Aber sie kam nicht. So ließ ich die drei leeren Flaschen offen dastehen und legte die Korken daneben; mochten sie wissen, alle wissen, Magda, Else, wer noch wollte – es war doch alles egal!
Dann aber, gegen Morgen, mein Herz ging so schwer, stand ich noch einmal auf, leckte gewissermaßen die allerletzten Tropfen aus den Flaschenhälsen, füllte Wasser ein, halb oder ein Drittel, je nachdem, verkorkte sie und stellte sie wieder an ihre alten Plätze. So gewann ich wieder eine Anstandsfrist von ein oder zwei Tagen …
10
In der nun folgenden Zeit besuchte ich mein Kontor ziemlich regelmäßig und leistete auch einige Arbeit, nicht aus Lust daran, sondern einer alten Gewohnheit folgend, mit der nicht sofort zu brechen war, und aus Scham vor Magda.
Magda war sehr still geworden, wir sprachen beide nur noch das Allernotwendigste miteinander. Am lebhaftesten ging es noch zwischen uns zu, wenn Dritte zugegen waren, Hinzpeter oder Else oder Kunden. Dann konnten wir sogar Späßchen miteinander machen, der vergnügte Ton früherer Ehejahre schien wiedergekommen, kaum aber hatte sich die Tür hinter jenen Dritten geschlossen, so verstummten wir auf einen Schlag, meine Miene wurde eisig, und Magda fing an, emsig mit Papier zu rascheln.

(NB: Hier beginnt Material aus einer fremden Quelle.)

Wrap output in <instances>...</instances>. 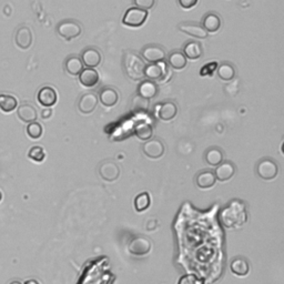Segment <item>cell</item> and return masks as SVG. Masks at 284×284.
Segmentation results:
<instances>
[{
	"label": "cell",
	"mask_w": 284,
	"mask_h": 284,
	"mask_svg": "<svg viewBox=\"0 0 284 284\" xmlns=\"http://www.w3.org/2000/svg\"><path fill=\"white\" fill-rule=\"evenodd\" d=\"M167 71L164 70V66L161 63H148L145 67L144 76L147 80L151 81H163L167 76Z\"/></svg>",
	"instance_id": "cell-13"
},
{
	"label": "cell",
	"mask_w": 284,
	"mask_h": 284,
	"mask_svg": "<svg viewBox=\"0 0 284 284\" xmlns=\"http://www.w3.org/2000/svg\"><path fill=\"white\" fill-rule=\"evenodd\" d=\"M150 250L151 243L146 238H137L132 240L131 243L129 244V251L134 256H145V254L149 253Z\"/></svg>",
	"instance_id": "cell-22"
},
{
	"label": "cell",
	"mask_w": 284,
	"mask_h": 284,
	"mask_svg": "<svg viewBox=\"0 0 284 284\" xmlns=\"http://www.w3.org/2000/svg\"><path fill=\"white\" fill-rule=\"evenodd\" d=\"M17 116L25 123H30L37 120L38 112L37 109L30 103H21L17 106Z\"/></svg>",
	"instance_id": "cell-16"
},
{
	"label": "cell",
	"mask_w": 284,
	"mask_h": 284,
	"mask_svg": "<svg viewBox=\"0 0 284 284\" xmlns=\"http://www.w3.org/2000/svg\"><path fill=\"white\" fill-rule=\"evenodd\" d=\"M216 175L212 171H203L197 175V185L200 189H210L216 185Z\"/></svg>",
	"instance_id": "cell-30"
},
{
	"label": "cell",
	"mask_w": 284,
	"mask_h": 284,
	"mask_svg": "<svg viewBox=\"0 0 284 284\" xmlns=\"http://www.w3.org/2000/svg\"><path fill=\"white\" fill-rule=\"evenodd\" d=\"M134 134L141 141H148L152 138L153 135V128L150 123L141 121L135 124L134 127Z\"/></svg>",
	"instance_id": "cell-28"
},
{
	"label": "cell",
	"mask_w": 284,
	"mask_h": 284,
	"mask_svg": "<svg viewBox=\"0 0 284 284\" xmlns=\"http://www.w3.org/2000/svg\"><path fill=\"white\" fill-rule=\"evenodd\" d=\"M80 59L84 66L87 68H96L98 67L102 60L101 51L99 49L94 48V47H88L85 50H82Z\"/></svg>",
	"instance_id": "cell-7"
},
{
	"label": "cell",
	"mask_w": 284,
	"mask_h": 284,
	"mask_svg": "<svg viewBox=\"0 0 284 284\" xmlns=\"http://www.w3.org/2000/svg\"><path fill=\"white\" fill-rule=\"evenodd\" d=\"M18 106V100L13 94L0 93V110L5 114L13 112Z\"/></svg>",
	"instance_id": "cell-27"
},
{
	"label": "cell",
	"mask_w": 284,
	"mask_h": 284,
	"mask_svg": "<svg viewBox=\"0 0 284 284\" xmlns=\"http://www.w3.org/2000/svg\"><path fill=\"white\" fill-rule=\"evenodd\" d=\"M33 36L31 29L27 26H21L17 29L15 34V43L18 48L22 50L29 49L32 45Z\"/></svg>",
	"instance_id": "cell-11"
},
{
	"label": "cell",
	"mask_w": 284,
	"mask_h": 284,
	"mask_svg": "<svg viewBox=\"0 0 284 284\" xmlns=\"http://www.w3.org/2000/svg\"><path fill=\"white\" fill-rule=\"evenodd\" d=\"M216 71H217V75L219 78L223 81L233 80L236 75L235 67L232 63H230L228 61H224V62H221L220 64H218V68Z\"/></svg>",
	"instance_id": "cell-26"
},
{
	"label": "cell",
	"mask_w": 284,
	"mask_h": 284,
	"mask_svg": "<svg viewBox=\"0 0 284 284\" xmlns=\"http://www.w3.org/2000/svg\"><path fill=\"white\" fill-rule=\"evenodd\" d=\"M222 224L228 229H236L246 222L247 215L244 204L240 201H233L221 213Z\"/></svg>",
	"instance_id": "cell-1"
},
{
	"label": "cell",
	"mask_w": 284,
	"mask_h": 284,
	"mask_svg": "<svg viewBox=\"0 0 284 284\" xmlns=\"http://www.w3.org/2000/svg\"><path fill=\"white\" fill-rule=\"evenodd\" d=\"M9 284H23V283H21L20 281H17V280H15V281H11Z\"/></svg>",
	"instance_id": "cell-42"
},
{
	"label": "cell",
	"mask_w": 284,
	"mask_h": 284,
	"mask_svg": "<svg viewBox=\"0 0 284 284\" xmlns=\"http://www.w3.org/2000/svg\"><path fill=\"white\" fill-rule=\"evenodd\" d=\"M159 92V88L155 81L144 79L141 80L137 88V94L142 98H146L148 100H151L157 97Z\"/></svg>",
	"instance_id": "cell-15"
},
{
	"label": "cell",
	"mask_w": 284,
	"mask_h": 284,
	"mask_svg": "<svg viewBox=\"0 0 284 284\" xmlns=\"http://www.w3.org/2000/svg\"><path fill=\"white\" fill-rule=\"evenodd\" d=\"M151 204V198L148 192L139 193L134 199V208L137 212H144L149 209Z\"/></svg>",
	"instance_id": "cell-32"
},
{
	"label": "cell",
	"mask_w": 284,
	"mask_h": 284,
	"mask_svg": "<svg viewBox=\"0 0 284 284\" xmlns=\"http://www.w3.org/2000/svg\"><path fill=\"white\" fill-rule=\"evenodd\" d=\"M257 172L263 180H272L277 175L279 168L272 159H262L257 165Z\"/></svg>",
	"instance_id": "cell-6"
},
{
	"label": "cell",
	"mask_w": 284,
	"mask_h": 284,
	"mask_svg": "<svg viewBox=\"0 0 284 284\" xmlns=\"http://www.w3.org/2000/svg\"><path fill=\"white\" fill-rule=\"evenodd\" d=\"M178 284H204L203 280H201L200 277L194 274H189V275H183L180 277L179 283Z\"/></svg>",
	"instance_id": "cell-37"
},
{
	"label": "cell",
	"mask_w": 284,
	"mask_h": 284,
	"mask_svg": "<svg viewBox=\"0 0 284 284\" xmlns=\"http://www.w3.org/2000/svg\"><path fill=\"white\" fill-rule=\"evenodd\" d=\"M234 172H235L234 164L230 161H224L217 165L215 175H216V179L219 181H227L234 175Z\"/></svg>",
	"instance_id": "cell-23"
},
{
	"label": "cell",
	"mask_w": 284,
	"mask_h": 284,
	"mask_svg": "<svg viewBox=\"0 0 284 284\" xmlns=\"http://www.w3.org/2000/svg\"><path fill=\"white\" fill-rule=\"evenodd\" d=\"M23 284H40L37 280H34V279H30V280H27L23 282Z\"/></svg>",
	"instance_id": "cell-41"
},
{
	"label": "cell",
	"mask_w": 284,
	"mask_h": 284,
	"mask_svg": "<svg viewBox=\"0 0 284 284\" xmlns=\"http://www.w3.org/2000/svg\"><path fill=\"white\" fill-rule=\"evenodd\" d=\"M205 161L210 165H217L223 162V152L219 148H210V149L205 152Z\"/></svg>",
	"instance_id": "cell-31"
},
{
	"label": "cell",
	"mask_w": 284,
	"mask_h": 284,
	"mask_svg": "<svg viewBox=\"0 0 284 284\" xmlns=\"http://www.w3.org/2000/svg\"><path fill=\"white\" fill-rule=\"evenodd\" d=\"M150 100L146 98H142L138 94H135L132 99V110L134 112H139V114H146L149 110Z\"/></svg>",
	"instance_id": "cell-33"
},
{
	"label": "cell",
	"mask_w": 284,
	"mask_h": 284,
	"mask_svg": "<svg viewBox=\"0 0 284 284\" xmlns=\"http://www.w3.org/2000/svg\"><path fill=\"white\" fill-rule=\"evenodd\" d=\"M57 32L64 40H73L81 36L82 25L74 19H64L57 25Z\"/></svg>",
	"instance_id": "cell-3"
},
{
	"label": "cell",
	"mask_w": 284,
	"mask_h": 284,
	"mask_svg": "<svg viewBox=\"0 0 284 284\" xmlns=\"http://www.w3.org/2000/svg\"><path fill=\"white\" fill-rule=\"evenodd\" d=\"M100 76L99 73L93 68H86L82 69L79 74V81L80 84L86 88H93L99 84Z\"/></svg>",
	"instance_id": "cell-17"
},
{
	"label": "cell",
	"mask_w": 284,
	"mask_h": 284,
	"mask_svg": "<svg viewBox=\"0 0 284 284\" xmlns=\"http://www.w3.org/2000/svg\"><path fill=\"white\" fill-rule=\"evenodd\" d=\"M99 101L104 106H114L119 101V92L114 87H103L99 92Z\"/></svg>",
	"instance_id": "cell-14"
},
{
	"label": "cell",
	"mask_w": 284,
	"mask_h": 284,
	"mask_svg": "<svg viewBox=\"0 0 284 284\" xmlns=\"http://www.w3.org/2000/svg\"><path fill=\"white\" fill-rule=\"evenodd\" d=\"M141 58L148 63H159L163 62L167 59V52L163 47L156 44L146 45L140 51Z\"/></svg>",
	"instance_id": "cell-4"
},
{
	"label": "cell",
	"mask_w": 284,
	"mask_h": 284,
	"mask_svg": "<svg viewBox=\"0 0 284 284\" xmlns=\"http://www.w3.org/2000/svg\"><path fill=\"white\" fill-rule=\"evenodd\" d=\"M38 102L45 108H51L57 103L58 94L55 88L50 86H44L39 89L37 93Z\"/></svg>",
	"instance_id": "cell-8"
},
{
	"label": "cell",
	"mask_w": 284,
	"mask_h": 284,
	"mask_svg": "<svg viewBox=\"0 0 284 284\" xmlns=\"http://www.w3.org/2000/svg\"><path fill=\"white\" fill-rule=\"evenodd\" d=\"M178 3L183 9H191L198 5L199 0H178Z\"/></svg>",
	"instance_id": "cell-39"
},
{
	"label": "cell",
	"mask_w": 284,
	"mask_h": 284,
	"mask_svg": "<svg viewBox=\"0 0 284 284\" xmlns=\"http://www.w3.org/2000/svg\"><path fill=\"white\" fill-rule=\"evenodd\" d=\"M43 132H44L43 126H41L39 122L33 121V122L28 123V126H27V134H28L29 138L37 140V139H39L41 137V135H43Z\"/></svg>",
	"instance_id": "cell-34"
},
{
	"label": "cell",
	"mask_w": 284,
	"mask_h": 284,
	"mask_svg": "<svg viewBox=\"0 0 284 284\" xmlns=\"http://www.w3.org/2000/svg\"><path fill=\"white\" fill-rule=\"evenodd\" d=\"M167 64L174 69V70H182L187 67L188 60L187 57L183 55V52L180 50H174L169 53L167 57Z\"/></svg>",
	"instance_id": "cell-24"
},
{
	"label": "cell",
	"mask_w": 284,
	"mask_h": 284,
	"mask_svg": "<svg viewBox=\"0 0 284 284\" xmlns=\"http://www.w3.org/2000/svg\"><path fill=\"white\" fill-rule=\"evenodd\" d=\"M218 68V62L217 61H210L204 66L201 68L200 70V75L202 77H206V76H211L213 75V73L217 70Z\"/></svg>",
	"instance_id": "cell-38"
},
{
	"label": "cell",
	"mask_w": 284,
	"mask_h": 284,
	"mask_svg": "<svg viewBox=\"0 0 284 284\" xmlns=\"http://www.w3.org/2000/svg\"><path fill=\"white\" fill-rule=\"evenodd\" d=\"M28 158L31 159L34 162H43L46 158V152L43 147L34 146L30 148L28 152Z\"/></svg>",
	"instance_id": "cell-35"
},
{
	"label": "cell",
	"mask_w": 284,
	"mask_h": 284,
	"mask_svg": "<svg viewBox=\"0 0 284 284\" xmlns=\"http://www.w3.org/2000/svg\"><path fill=\"white\" fill-rule=\"evenodd\" d=\"M82 69H84V63L79 56L71 55L64 60V70L70 76H79Z\"/></svg>",
	"instance_id": "cell-25"
},
{
	"label": "cell",
	"mask_w": 284,
	"mask_h": 284,
	"mask_svg": "<svg viewBox=\"0 0 284 284\" xmlns=\"http://www.w3.org/2000/svg\"><path fill=\"white\" fill-rule=\"evenodd\" d=\"M142 150H144V153L148 158L157 160L163 156L164 145L162 144V141L158 139H150L145 142Z\"/></svg>",
	"instance_id": "cell-12"
},
{
	"label": "cell",
	"mask_w": 284,
	"mask_h": 284,
	"mask_svg": "<svg viewBox=\"0 0 284 284\" xmlns=\"http://www.w3.org/2000/svg\"><path fill=\"white\" fill-rule=\"evenodd\" d=\"M99 173L102 179L106 181H114L117 180L120 174L119 167L112 161H104L101 163L99 168Z\"/></svg>",
	"instance_id": "cell-19"
},
{
	"label": "cell",
	"mask_w": 284,
	"mask_h": 284,
	"mask_svg": "<svg viewBox=\"0 0 284 284\" xmlns=\"http://www.w3.org/2000/svg\"><path fill=\"white\" fill-rule=\"evenodd\" d=\"M98 96L94 92L84 93L78 100V110L84 115L92 114L98 105Z\"/></svg>",
	"instance_id": "cell-9"
},
{
	"label": "cell",
	"mask_w": 284,
	"mask_h": 284,
	"mask_svg": "<svg viewBox=\"0 0 284 284\" xmlns=\"http://www.w3.org/2000/svg\"><path fill=\"white\" fill-rule=\"evenodd\" d=\"M230 269L235 275L245 276L248 271H250V265L248 262L243 258H236L230 264Z\"/></svg>",
	"instance_id": "cell-29"
},
{
	"label": "cell",
	"mask_w": 284,
	"mask_h": 284,
	"mask_svg": "<svg viewBox=\"0 0 284 284\" xmlns=\"http://www.w3.org/2000/svg\"><path fill=\"white\" fill-rule=\"evenodd\" d=\"M148 11L137 7L129 8L122 18V23L131 28H139L146 22Z\"/></svg>",
	"instance_id": "cell-5"
},
{
	"label": "cell",
	"mask_w": 284,
	"mask_h": 284,
	"mask_svg": "<svg viewBox=\"0 0 284 284\" xmlns=\"http://www.w3.org/2000/svg\"><path fill=\"white\" fill-rule=\"evenodd\" d=\"M157 0H132L134 7L144 9V10H150L155 7Z\"/></svg>",
	"instance_id": "cell-36"
},
{
	"label": "cell",
	"mask_w": 284,
	"mask_h": 284,
	"mask_svg": "<svg viewBox=\"0 0 284 284\" xmlns=\"http://www.w3.org/2000/svg\"><path fill=\"white\" fill-rule=\"evenodd\" d=\"M146 62L139 55L135 52L128 51L123 56V69L127 76L132 80H144V71Z\"/></svg>",
	"instance_id": "cell-2"
},
{
	"label": "cell",
	"mask_w": 284,
	"mask_h": 284,
	"mask_svg": "<svg viewBox=\"0 0 284 284\" xmlns=\"http://www.w3.org/2000/svg\"><path fill=\"white\" fill-rule=\"evenodd\" d=\"M201 26L204 28L206 32H217L220 30L222 26V19L217 13H208L203 16Z\"/></svg>",
	"instance_id": "cell-18"
},
{
	"label": "cell",
	"mask_w": 284,
	"mask_h": 284,
	"mask_svg": "<svg viewBox=\"0 0 284 284\" xmlns=\"http://www.w3.org/2000/svg\"><path fill=\"white\" fill-rule=\"evenodd\" d=\"M178 29L183 33H187L189 36H191L193 38L197 39H205L208 38V32L204 30V28L199 25V23H195L192 21H183L180 22L178 25Z\"/></svg>",
	"instance_id": "cell-10"
},
{
	"label": "cell",
	"mask_w": 284,
	"mask_h": 284,
	"mask_svg": "<svg viewBox=\"0 0 284 284\" xmlns=\"http://www.w3.org/2000/svg\"><path fill=\"white\" fill-rule=\"evenodd\" d=\"M182 52L190 60H197V59H200L203 55V47L199 41L191 40L185 44Z\"/></svg>",
	"instance_id": "cell-21"
},
{
	"label": "cell",
	"mask_w": 284,
	"mask_h": 284,
	"mask_svg": "<svg viewBox=\"0 0 284 284\" xmlns=\"http://www.w3.org/2000/svg\"><path fill=\"white\" fill-rule=\"evenodd\" d=\"M52 115V110L51 108H45L43 111H41V118L43 119H48Z\"/></svg>",
	"instance_id": "cell-40"
},
{
	"label": "cell",
	"mask_w": 284,
	"mask_h": 284,
	"mask_svg": "<svg viewBox=\"0 0 284 284\" xmlns=\"http://www.w3.org/2000/svg\"><path fill=\"white\" fill-rule=\"evenodd\" d=\"M158 108V118L163 121H170L178 114V106L173 101H164Z\"/></svg>",
	"instance_id": "cell-20"
},
{
	"label": "cell",
	"mask_w": 284,
	"mask_h": 284,
	"mask_svg": "<svg viewBox=\"0 0 284 284\" xmlns=\"http://www.w3.org/2000/svg\"><path fill=\"white\" fill-rule=\"evenodd\" d=\"M2 200H3V193L0 191V202H2Z\"/></svg>",
	"instance_id": "cell-43"
}]
</instances>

Sie hielt sich in dieser Zeit ständig in meiner Nähe. Nicht, dass sie mit mir zum oder vom Kontor gegangen wäre, aber drei oder zehn Minuten nach mir tauchte sie bestimmt auf, der Haushalt lag ganz in Elses Händen. Natürlich hatte solche Beaufsichtigung nicht den geringsten Einfluss auf mich, ich tat doch, was ich wollte, das heißt: Ich trank nach Bedürfnis.

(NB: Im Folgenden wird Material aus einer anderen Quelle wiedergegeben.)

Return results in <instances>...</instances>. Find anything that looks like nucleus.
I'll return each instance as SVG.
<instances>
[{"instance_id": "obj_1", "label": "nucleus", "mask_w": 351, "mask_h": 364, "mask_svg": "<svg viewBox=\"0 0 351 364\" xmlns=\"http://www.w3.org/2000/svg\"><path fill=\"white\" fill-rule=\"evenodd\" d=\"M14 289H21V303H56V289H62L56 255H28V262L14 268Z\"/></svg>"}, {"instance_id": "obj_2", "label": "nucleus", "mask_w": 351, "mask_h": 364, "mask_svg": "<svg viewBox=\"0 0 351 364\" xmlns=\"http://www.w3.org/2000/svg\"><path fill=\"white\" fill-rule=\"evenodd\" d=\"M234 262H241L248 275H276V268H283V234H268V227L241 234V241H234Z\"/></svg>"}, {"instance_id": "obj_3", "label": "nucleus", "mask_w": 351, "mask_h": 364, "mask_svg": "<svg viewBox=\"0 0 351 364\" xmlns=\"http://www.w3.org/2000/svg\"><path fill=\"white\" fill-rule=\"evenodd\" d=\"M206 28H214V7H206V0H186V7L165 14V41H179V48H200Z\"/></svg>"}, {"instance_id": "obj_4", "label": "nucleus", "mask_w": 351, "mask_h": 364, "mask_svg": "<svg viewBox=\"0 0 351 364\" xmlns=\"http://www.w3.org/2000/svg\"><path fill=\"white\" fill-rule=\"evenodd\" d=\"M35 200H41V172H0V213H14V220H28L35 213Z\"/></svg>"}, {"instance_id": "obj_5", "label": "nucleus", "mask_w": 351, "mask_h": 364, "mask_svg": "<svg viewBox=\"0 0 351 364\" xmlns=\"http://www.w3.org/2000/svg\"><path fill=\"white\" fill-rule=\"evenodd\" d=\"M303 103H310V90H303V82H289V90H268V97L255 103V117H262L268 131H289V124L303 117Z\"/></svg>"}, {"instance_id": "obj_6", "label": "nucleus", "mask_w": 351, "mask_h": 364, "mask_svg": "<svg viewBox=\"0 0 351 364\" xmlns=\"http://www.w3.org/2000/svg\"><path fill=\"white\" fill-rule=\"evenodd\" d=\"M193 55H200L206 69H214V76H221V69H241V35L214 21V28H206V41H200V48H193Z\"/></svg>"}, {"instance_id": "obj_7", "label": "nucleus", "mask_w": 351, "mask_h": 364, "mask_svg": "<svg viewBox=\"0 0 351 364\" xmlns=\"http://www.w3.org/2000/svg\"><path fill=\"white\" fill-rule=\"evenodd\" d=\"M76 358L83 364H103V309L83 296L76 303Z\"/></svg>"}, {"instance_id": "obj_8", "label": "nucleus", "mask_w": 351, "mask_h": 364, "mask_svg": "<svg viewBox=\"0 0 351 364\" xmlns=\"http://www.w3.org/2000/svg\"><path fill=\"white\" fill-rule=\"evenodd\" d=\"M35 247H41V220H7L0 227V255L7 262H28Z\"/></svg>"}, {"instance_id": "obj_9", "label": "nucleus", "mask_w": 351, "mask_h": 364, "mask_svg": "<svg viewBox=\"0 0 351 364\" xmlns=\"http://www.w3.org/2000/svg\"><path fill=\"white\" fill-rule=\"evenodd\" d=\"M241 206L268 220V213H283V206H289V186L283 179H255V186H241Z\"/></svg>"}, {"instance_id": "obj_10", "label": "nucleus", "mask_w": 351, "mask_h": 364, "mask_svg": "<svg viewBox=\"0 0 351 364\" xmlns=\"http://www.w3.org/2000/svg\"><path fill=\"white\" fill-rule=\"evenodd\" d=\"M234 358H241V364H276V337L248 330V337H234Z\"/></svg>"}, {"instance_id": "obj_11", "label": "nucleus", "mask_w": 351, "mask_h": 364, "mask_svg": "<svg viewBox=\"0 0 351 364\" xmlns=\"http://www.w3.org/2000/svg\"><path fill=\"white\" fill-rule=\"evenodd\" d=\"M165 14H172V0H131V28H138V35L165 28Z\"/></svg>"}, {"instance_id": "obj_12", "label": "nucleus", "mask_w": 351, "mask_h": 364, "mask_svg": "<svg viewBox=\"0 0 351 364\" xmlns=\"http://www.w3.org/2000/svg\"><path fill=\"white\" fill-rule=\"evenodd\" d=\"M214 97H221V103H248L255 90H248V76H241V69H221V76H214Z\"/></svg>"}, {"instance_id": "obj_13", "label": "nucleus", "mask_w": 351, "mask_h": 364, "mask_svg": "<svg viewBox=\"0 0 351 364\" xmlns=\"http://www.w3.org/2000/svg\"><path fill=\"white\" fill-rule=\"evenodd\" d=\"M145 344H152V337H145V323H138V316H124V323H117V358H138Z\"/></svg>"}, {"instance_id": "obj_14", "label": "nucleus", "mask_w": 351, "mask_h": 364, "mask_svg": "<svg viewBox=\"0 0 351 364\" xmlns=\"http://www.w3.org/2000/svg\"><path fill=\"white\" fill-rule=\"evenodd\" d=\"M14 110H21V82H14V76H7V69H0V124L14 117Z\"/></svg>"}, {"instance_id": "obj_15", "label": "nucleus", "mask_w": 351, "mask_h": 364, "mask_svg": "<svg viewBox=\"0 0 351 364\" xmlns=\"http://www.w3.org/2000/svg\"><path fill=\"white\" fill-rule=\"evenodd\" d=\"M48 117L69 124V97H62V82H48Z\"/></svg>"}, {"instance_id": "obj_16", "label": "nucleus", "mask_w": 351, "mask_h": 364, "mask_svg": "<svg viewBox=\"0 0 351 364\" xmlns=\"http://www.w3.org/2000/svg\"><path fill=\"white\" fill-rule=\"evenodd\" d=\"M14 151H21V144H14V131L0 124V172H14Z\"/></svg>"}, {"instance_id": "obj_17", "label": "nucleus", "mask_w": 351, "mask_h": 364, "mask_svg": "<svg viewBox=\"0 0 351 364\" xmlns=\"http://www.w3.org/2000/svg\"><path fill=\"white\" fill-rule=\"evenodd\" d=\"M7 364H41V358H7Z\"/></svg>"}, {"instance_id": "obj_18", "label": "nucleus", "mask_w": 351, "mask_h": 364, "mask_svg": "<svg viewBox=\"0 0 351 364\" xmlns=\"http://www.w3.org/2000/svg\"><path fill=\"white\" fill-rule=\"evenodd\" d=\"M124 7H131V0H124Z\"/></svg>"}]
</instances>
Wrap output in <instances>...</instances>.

Von der Gewohnheit der kleinen Gläschen war ich zu der der großen Schlucke aus der Flasche übergegangen. Ich hielt mir immer eine solche Flasche in meinem Schreibtisch auf dem Kontor und eine zweite in einer Ecke des Badezimmerschrankes daheim. Es machte mir Vergnügen, diese Flaschen gewissermaßen unter Magdas Augen einzuschmuggeln, in der Aktenmappe oder gar in der Hosentasche, vom Jackett verdeckt. Wenn ich meine Vorratsdepots frisch versorgt hatte, erfüllte mich ein wirkliches Glücksgefühl, als sei ich reicher geworden.